Pick up the passage on the new nuclear arms race and keep writing it from its last sentence.

* _EXTRACT_:
=====

As for “nuclear catastrophe”, it’s easy to think that the danger subsided with the end of the Cold War. That’s not the message from “The New Nuclear Threat”, an article by Jessica Matthews in the same issue of The New York Review of Books (I’ve subscribed for a long time — the subscription is almost worth the price):

In part because of effective deterrence, fear of their destructiveness, and a growing taboo against their use, and in part because of dumb luck, nearly a century has passed without nuclear weapons being used again in conflict. . . . But we are not safer today—quite the reverse. . . . A second nuclear arms race has begun—one that could be more dangerous than the first. . . .

=====

* _DATA SUPPLIED_:
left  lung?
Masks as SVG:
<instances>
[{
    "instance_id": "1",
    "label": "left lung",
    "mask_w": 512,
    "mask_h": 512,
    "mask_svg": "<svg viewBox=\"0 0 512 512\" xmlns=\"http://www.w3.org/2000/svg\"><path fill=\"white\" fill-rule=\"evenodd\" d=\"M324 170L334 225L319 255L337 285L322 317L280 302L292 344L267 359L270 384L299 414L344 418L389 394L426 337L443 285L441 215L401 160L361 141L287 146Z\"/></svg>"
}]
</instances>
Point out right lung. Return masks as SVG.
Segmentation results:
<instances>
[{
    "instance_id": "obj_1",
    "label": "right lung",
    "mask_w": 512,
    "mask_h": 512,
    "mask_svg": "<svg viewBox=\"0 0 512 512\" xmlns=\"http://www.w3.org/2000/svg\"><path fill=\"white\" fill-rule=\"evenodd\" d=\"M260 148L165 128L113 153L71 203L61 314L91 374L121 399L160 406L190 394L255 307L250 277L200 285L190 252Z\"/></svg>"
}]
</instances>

=====

* _EXERCISE RESULT_:
The single step from which profound policy change could flow, domestically and internationally, would be formal endorsement by the five original nuclear powers—the US, Russia, the UK, France, and China—of the Reagan-Gorbachev principle, jointly articulated by the two leaders at their 1985 summit. It states simply, “a nuclear war cannot be won and must never be fought.” International adoption would simultaneously indicate the nuclear powers’ recognition of the rising dangers of nuclear conflict and the need to move toward nuclear forces around the world that are structured for deterrence, not war fighting. . . .  Eventually, these eleven words could underlie the next generation of arms control negotiations, strengthen the global nonproliferation regime, and help short-circuit a second nuclear arms race.

I don’t know if Prof. Lindblom’s old book might help with any of this. I’ll let you know if I finish it.